Other happenings of note:
Ann Arbor was home to a visit from the Royal Shakespeare Company this fall, thanks to the University Musical Society. Not only did theatergoers lust after Patrick Stewart in two out of the three acclaimed productions staged by the RSC, but dozens of related events were held all over the area for people of all ages.
Royal Oak native and Tony Award-winner Donna McKechnie came home in September with her cabaret show to help raise funds for Meadow Brook Theatre.
Five of Metro Detroit’s friendly but competitive theater critics put away their laptops and joined forces to appear in “If a Tree,” an original short play by John Sousanis that had its one and only performance at the 2006 Michigan New Plays Festival. Despite rave reviews, none has received further acting job offers.
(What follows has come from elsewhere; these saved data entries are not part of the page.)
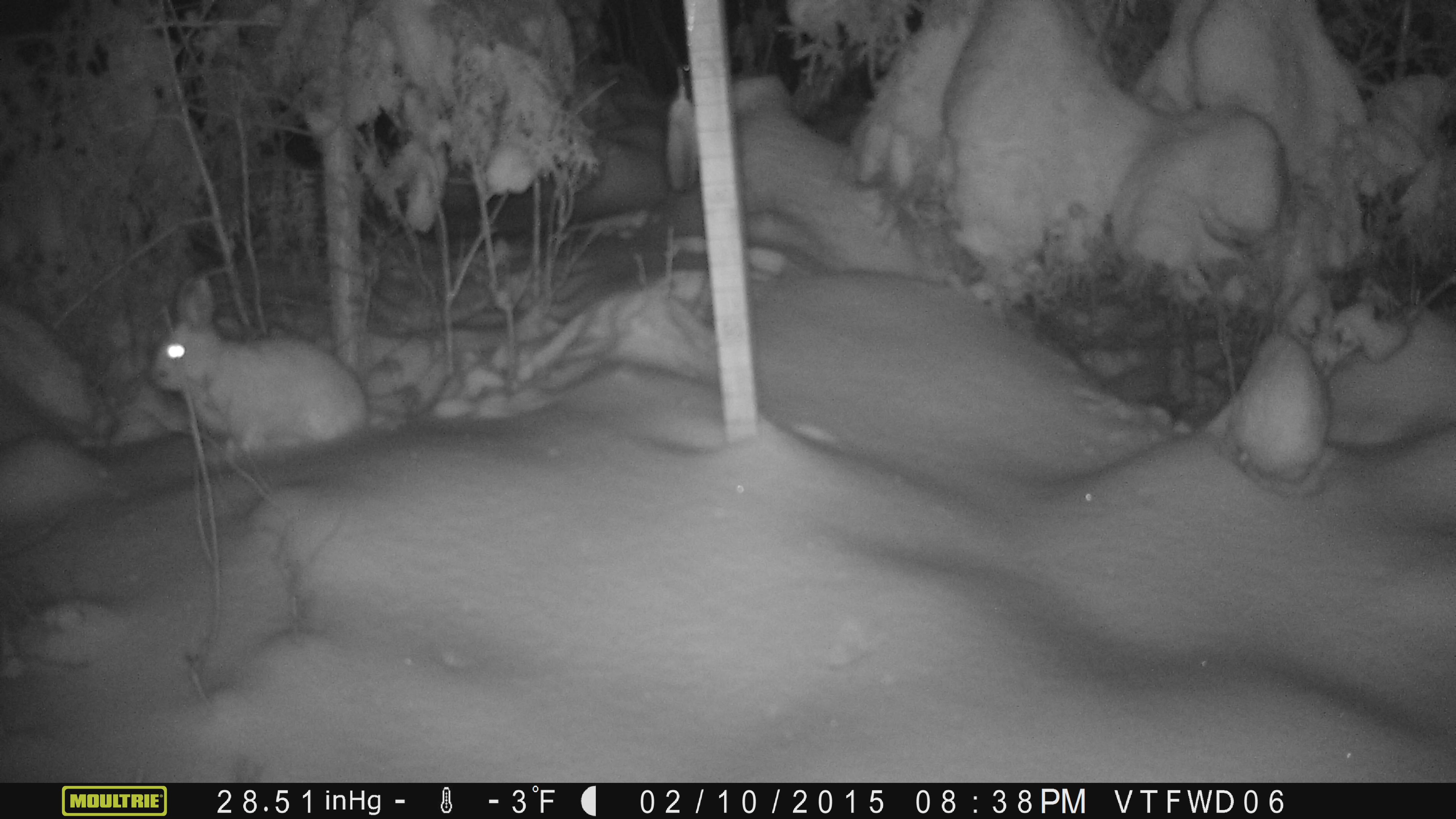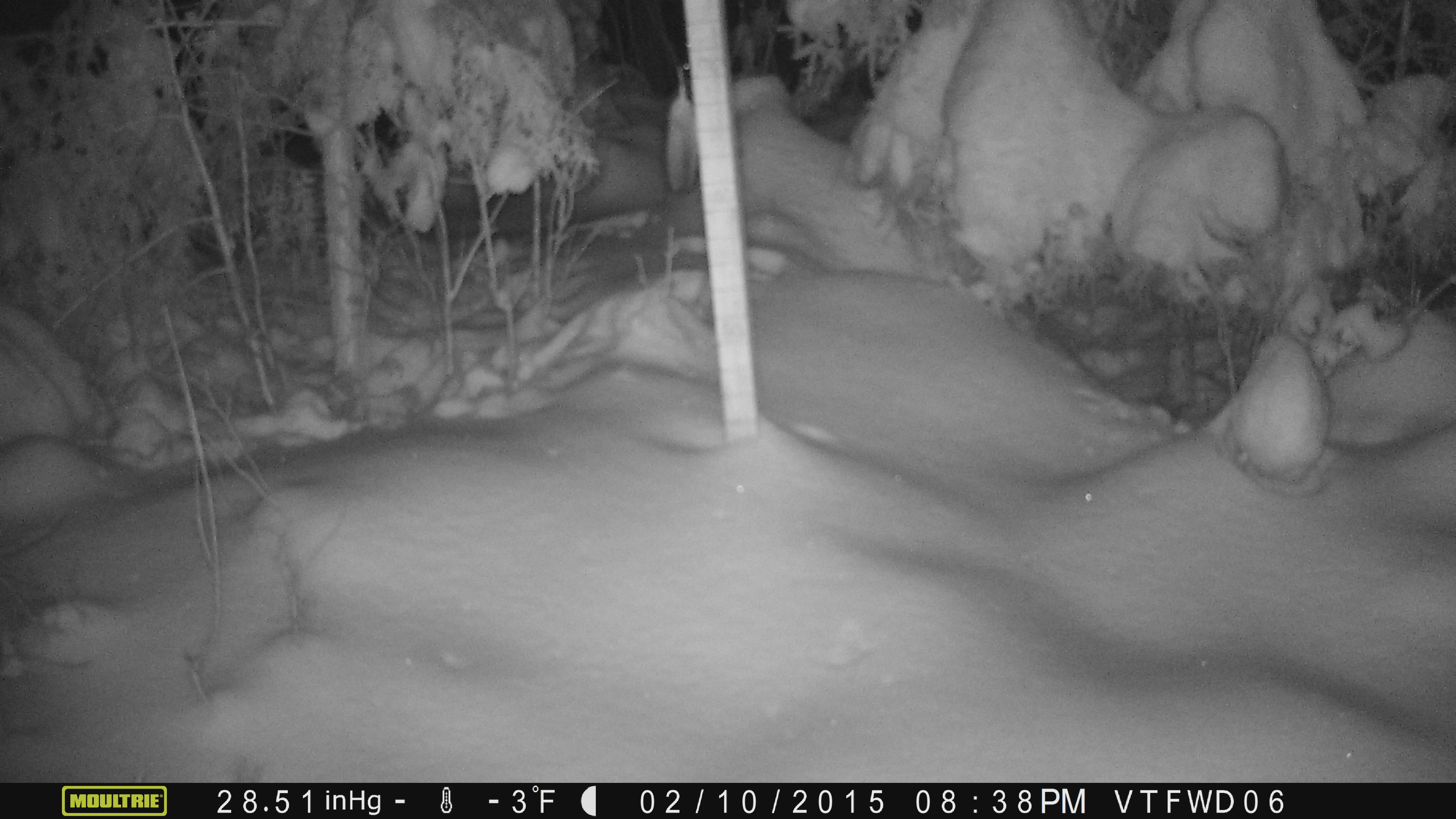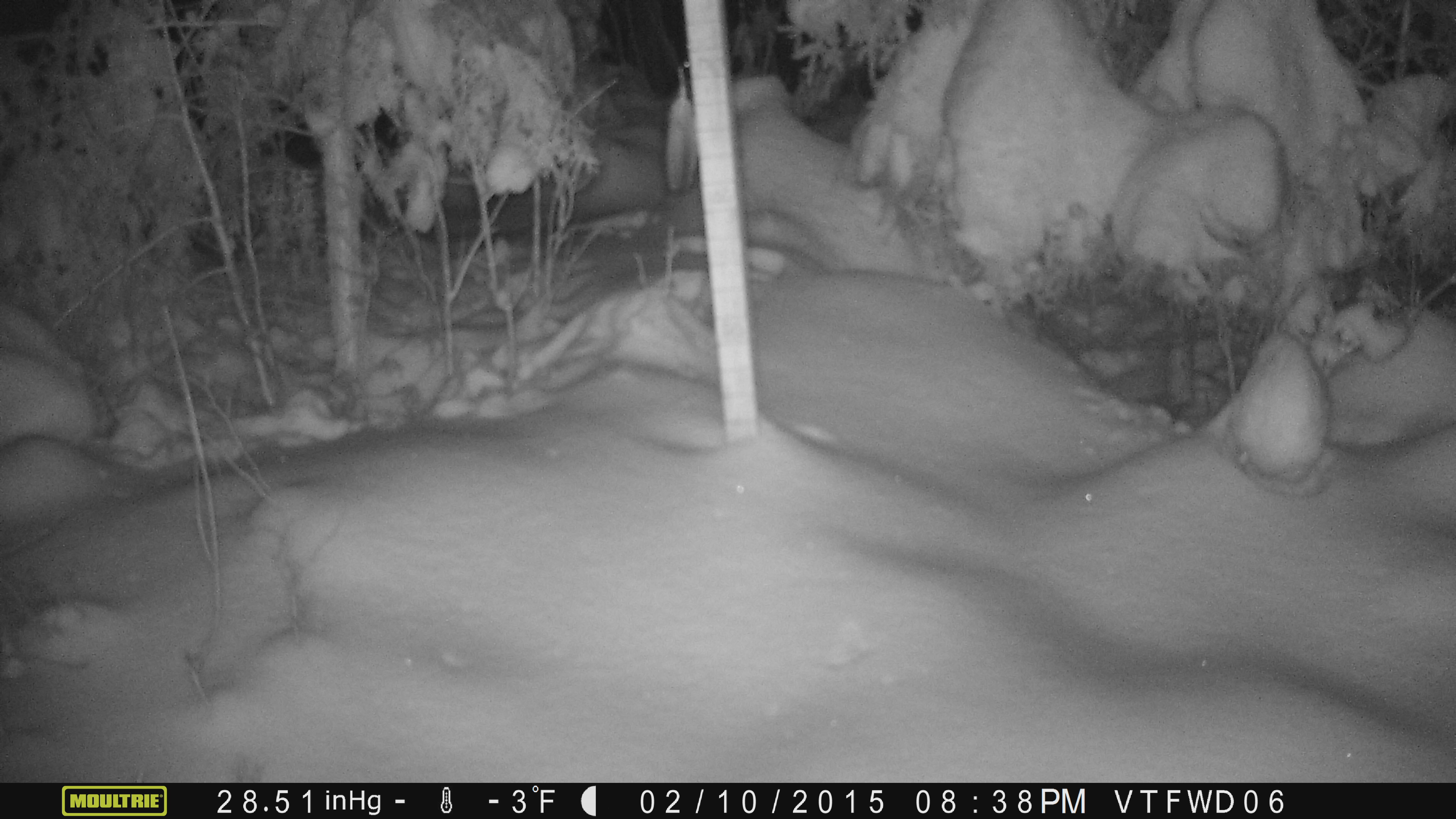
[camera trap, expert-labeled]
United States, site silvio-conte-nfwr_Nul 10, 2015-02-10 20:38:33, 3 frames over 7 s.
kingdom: Animalia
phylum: Chordata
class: Mammalia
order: Lagomorpha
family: Leporidae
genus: Lepus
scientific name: Lepus americanus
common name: snowshoe hare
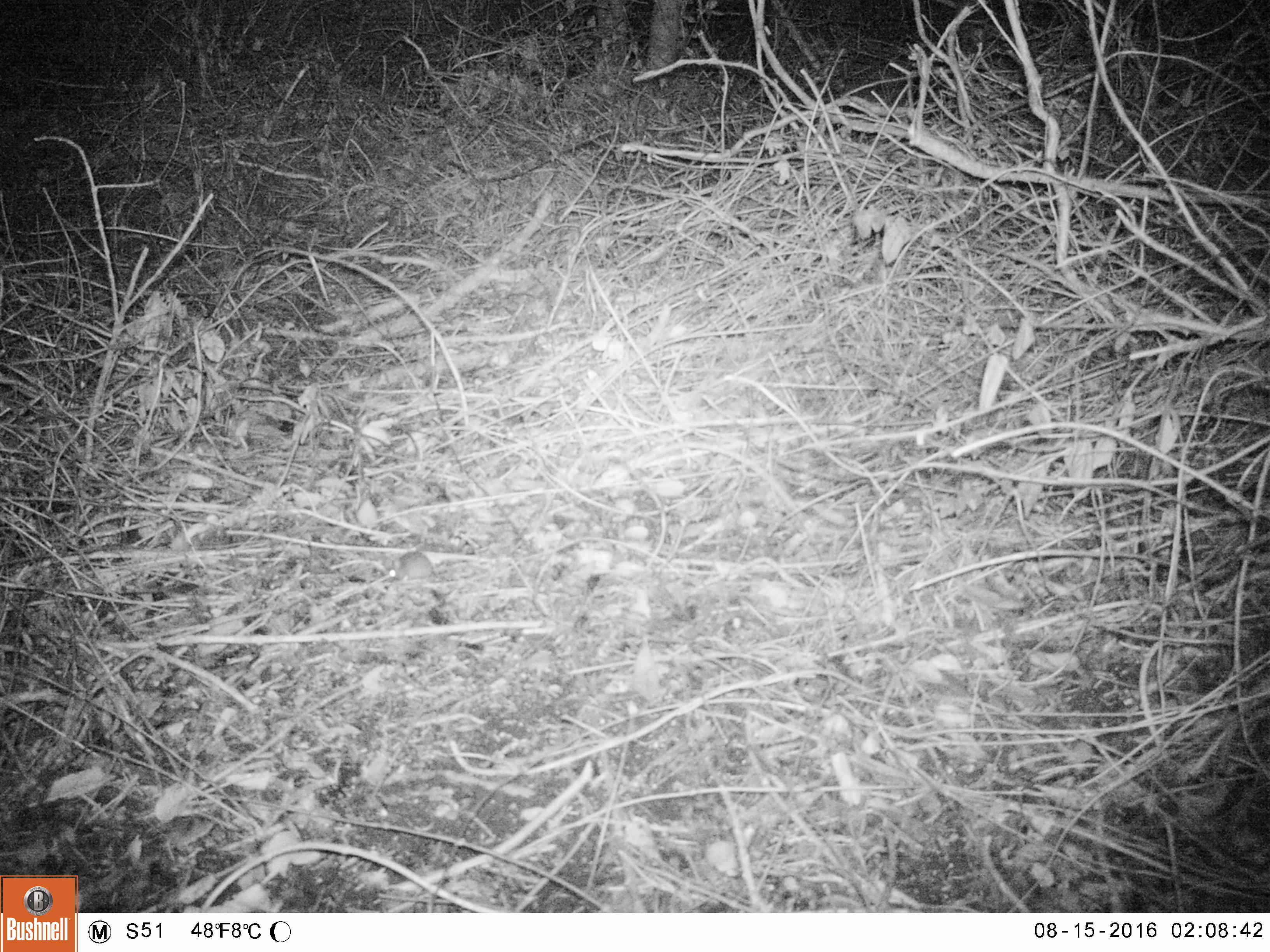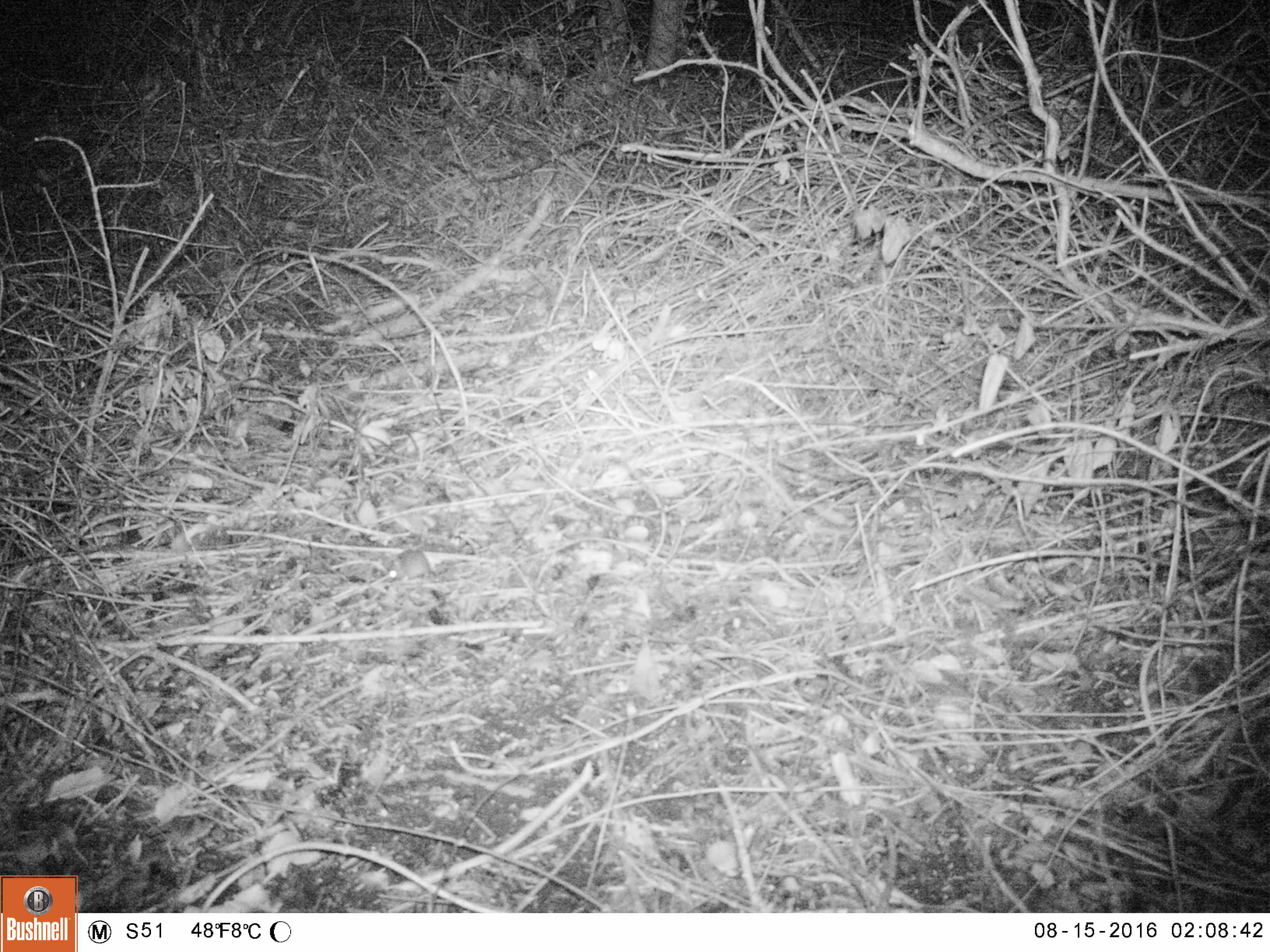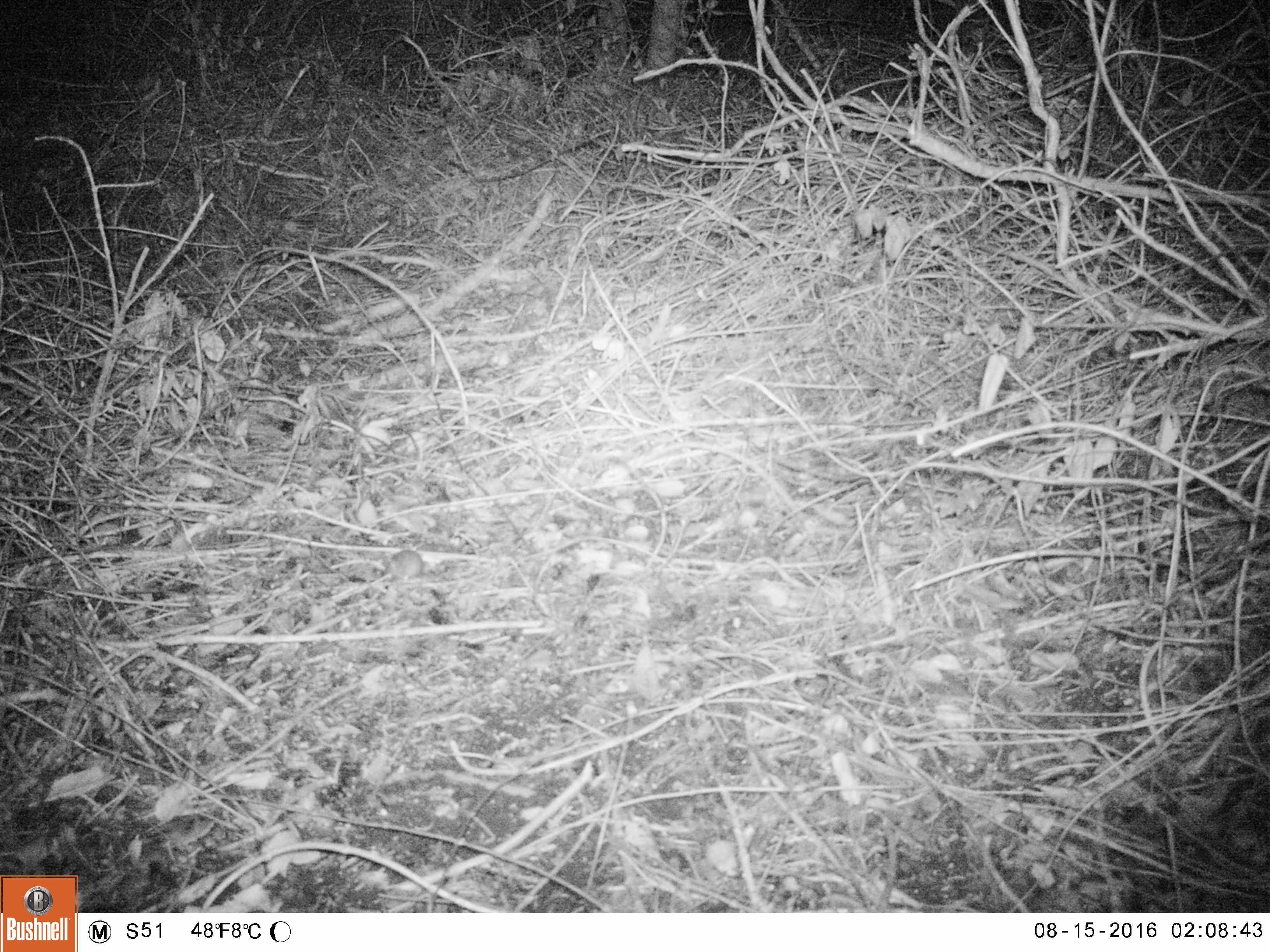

And just before deadline, Crain’s Detroit Business announced Mosaic Youth Theatre was named the publication’s Best Managed Non-Profit of the year. Congratulation to Rick Sperling and his staff for their dedication and hard work that led to this prestigious award!

The Wilde Awards:
The fifth annual Wilde Awards were held Aug. 30 at Detroit’ Gem Theatre. More than 240 attendees were treated to lively entertainment by The Actors’ Company and The 313, plus music videos by director Mikey Brown.
Twenty-three awards were presented, including one to Lansing-based actress Carmen Decker who is the only performer nominated in each of the past five years.